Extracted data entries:
________________
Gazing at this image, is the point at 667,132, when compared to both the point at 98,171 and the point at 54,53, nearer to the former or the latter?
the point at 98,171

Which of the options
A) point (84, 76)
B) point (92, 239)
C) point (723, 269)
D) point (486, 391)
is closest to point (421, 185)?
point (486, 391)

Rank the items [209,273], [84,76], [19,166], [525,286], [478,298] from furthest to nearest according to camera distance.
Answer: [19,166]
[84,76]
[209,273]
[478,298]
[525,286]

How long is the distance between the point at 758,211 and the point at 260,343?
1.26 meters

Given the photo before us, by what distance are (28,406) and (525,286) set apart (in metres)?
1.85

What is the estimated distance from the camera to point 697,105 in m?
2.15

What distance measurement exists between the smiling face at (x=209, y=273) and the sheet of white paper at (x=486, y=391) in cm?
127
________________
_PROBLEM DETAILS_. Reproduce word for word everything from the line containing "Which of the options" down through the end of the entries, including that first line.

_EXERCISE SOLUTION_.
Which of the options
A) point (84, 76)
B) point (92, 239)
C) point (723, 269)
D) point (486, 391)
is closest to point (421, 185)?
point (486, 391)

Rank the items [209,273], [84,76], [19,166], [525,286], [478,298] from furthest to nearest according to camera distance.
Answer: [19,166]
[84,76]
[209,273]
[478,298]
[525,286]

How long is the distance between the point at 758,211 and the point at 260,343?
1.26 meters

Given the photo before us, by what distance are (28,406) and (525,286) set apart (in metres)?
1.85

What is the estimated distance from the camera to point 697,105 in m?
2.15

What distance measurement exists between the smiling face at (x=209, y=273) and the sheet of white paper at (x=486, y=391) in cm?
127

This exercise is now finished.